_WHAT YOU NEED TO DO_. If a line in the records contains the string "华商学习网", show that line.

"""

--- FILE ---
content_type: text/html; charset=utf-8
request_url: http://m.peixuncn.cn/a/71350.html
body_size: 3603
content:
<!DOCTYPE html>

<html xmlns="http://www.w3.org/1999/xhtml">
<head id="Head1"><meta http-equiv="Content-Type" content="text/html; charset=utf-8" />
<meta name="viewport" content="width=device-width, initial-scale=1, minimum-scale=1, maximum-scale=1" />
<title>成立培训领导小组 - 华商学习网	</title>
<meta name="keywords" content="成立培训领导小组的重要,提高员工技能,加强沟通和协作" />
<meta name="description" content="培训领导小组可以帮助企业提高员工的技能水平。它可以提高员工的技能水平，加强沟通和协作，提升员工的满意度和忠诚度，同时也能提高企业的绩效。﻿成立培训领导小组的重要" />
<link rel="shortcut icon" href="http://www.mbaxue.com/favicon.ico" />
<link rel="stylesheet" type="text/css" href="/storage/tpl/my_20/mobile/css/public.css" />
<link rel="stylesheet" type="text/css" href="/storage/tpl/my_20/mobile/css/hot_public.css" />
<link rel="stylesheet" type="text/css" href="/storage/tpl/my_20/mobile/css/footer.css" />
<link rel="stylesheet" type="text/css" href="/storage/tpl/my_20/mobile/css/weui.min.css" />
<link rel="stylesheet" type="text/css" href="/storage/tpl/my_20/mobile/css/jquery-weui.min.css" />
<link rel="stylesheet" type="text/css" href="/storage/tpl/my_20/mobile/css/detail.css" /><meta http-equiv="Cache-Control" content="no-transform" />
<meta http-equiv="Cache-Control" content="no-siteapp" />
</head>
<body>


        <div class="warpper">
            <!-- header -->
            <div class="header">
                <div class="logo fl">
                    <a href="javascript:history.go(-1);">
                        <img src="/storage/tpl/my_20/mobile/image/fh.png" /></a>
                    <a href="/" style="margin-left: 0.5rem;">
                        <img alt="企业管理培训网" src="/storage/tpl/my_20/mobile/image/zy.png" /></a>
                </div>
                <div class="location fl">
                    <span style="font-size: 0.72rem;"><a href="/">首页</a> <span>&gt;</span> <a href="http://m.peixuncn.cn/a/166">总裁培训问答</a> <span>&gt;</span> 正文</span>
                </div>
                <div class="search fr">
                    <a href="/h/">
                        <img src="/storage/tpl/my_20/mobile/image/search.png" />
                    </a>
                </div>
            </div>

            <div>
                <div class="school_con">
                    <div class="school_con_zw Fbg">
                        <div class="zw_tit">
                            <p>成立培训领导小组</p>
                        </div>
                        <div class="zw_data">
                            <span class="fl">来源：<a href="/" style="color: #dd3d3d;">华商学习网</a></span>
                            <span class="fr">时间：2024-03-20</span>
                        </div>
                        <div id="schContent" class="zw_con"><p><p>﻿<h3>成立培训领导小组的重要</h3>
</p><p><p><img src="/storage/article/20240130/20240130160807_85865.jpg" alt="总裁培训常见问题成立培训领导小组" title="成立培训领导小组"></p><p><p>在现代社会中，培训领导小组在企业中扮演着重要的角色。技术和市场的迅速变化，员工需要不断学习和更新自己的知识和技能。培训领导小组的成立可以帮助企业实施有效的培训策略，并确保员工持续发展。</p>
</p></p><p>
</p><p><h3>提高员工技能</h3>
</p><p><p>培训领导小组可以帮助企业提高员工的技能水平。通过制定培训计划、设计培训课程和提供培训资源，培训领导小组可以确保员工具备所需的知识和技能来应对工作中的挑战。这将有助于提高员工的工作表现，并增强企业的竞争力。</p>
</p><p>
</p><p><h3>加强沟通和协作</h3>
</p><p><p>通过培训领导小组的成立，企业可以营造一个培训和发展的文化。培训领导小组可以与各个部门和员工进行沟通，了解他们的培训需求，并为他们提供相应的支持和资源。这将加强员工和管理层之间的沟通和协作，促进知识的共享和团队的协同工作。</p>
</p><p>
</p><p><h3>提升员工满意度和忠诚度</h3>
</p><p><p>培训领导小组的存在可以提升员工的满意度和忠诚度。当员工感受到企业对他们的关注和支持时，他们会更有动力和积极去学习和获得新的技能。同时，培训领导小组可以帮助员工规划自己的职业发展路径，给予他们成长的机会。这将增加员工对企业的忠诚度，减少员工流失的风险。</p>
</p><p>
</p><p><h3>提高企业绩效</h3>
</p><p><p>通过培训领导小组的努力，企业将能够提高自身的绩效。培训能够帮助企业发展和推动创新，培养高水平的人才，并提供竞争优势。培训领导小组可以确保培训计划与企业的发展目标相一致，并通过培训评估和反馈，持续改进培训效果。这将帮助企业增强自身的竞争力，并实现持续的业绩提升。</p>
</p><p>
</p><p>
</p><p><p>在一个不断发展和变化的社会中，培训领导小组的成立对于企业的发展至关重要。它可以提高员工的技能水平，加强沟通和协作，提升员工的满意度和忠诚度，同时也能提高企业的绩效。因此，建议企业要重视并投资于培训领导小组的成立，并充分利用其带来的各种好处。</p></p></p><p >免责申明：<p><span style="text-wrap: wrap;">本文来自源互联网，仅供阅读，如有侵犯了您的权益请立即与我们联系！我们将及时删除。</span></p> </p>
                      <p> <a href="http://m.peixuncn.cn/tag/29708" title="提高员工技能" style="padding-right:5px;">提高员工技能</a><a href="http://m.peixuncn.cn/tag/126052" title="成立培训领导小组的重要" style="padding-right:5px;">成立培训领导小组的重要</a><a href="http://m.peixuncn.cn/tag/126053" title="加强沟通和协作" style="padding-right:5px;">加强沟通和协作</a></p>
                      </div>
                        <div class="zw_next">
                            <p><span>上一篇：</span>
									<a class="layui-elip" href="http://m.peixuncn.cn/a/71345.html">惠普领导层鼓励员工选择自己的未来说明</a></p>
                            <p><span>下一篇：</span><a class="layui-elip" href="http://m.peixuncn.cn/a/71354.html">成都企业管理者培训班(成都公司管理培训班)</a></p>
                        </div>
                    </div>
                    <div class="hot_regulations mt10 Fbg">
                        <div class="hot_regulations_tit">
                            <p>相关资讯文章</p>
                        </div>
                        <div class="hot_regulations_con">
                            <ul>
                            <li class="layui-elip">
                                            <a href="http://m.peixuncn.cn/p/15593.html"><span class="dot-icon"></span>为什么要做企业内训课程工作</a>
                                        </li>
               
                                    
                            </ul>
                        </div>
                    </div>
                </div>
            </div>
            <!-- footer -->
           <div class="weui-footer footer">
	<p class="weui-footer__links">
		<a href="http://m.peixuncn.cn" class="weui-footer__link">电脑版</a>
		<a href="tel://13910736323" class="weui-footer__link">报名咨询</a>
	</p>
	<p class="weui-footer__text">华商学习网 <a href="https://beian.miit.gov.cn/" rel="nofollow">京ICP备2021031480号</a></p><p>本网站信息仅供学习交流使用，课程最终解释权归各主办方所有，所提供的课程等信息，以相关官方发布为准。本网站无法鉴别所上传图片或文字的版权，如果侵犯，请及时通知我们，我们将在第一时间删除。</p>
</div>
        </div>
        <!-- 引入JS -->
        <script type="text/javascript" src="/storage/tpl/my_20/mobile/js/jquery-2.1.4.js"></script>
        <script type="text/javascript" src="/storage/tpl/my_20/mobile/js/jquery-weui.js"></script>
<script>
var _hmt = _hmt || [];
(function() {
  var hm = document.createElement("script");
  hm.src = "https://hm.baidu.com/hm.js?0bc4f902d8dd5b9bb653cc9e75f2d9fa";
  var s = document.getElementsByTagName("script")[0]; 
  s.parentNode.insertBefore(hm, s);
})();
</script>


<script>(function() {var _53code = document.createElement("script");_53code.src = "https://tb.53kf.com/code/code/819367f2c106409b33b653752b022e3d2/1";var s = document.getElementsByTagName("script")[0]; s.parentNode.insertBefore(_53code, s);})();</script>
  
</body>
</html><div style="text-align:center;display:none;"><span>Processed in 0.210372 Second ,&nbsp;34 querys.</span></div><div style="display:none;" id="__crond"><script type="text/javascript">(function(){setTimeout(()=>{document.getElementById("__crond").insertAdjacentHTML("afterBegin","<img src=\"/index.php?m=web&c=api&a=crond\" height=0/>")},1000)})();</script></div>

"""

_FINISHED TASK_.
<title>成立培训领导小组 - 华商学习网	</title>
                            <span class="fl">来源：<a href="/" style="color: #dd3d3d;">华商学习网</a></span>
	<p class="weui-footer__text">华商学习网 <a href="https://beian.miit.gov.cn/" rel="nofollow">京ICP备2021031480号</a></p><p>本网站信息仅供学习交流使用，课程最终解释权归各主办方所有，所提供的课程等信息，以相关官方发布为准。本网站无法鉴别所上传图片或文字的版权，如果侵犯，请及时通知我们，我们将在第一时间删除。</p>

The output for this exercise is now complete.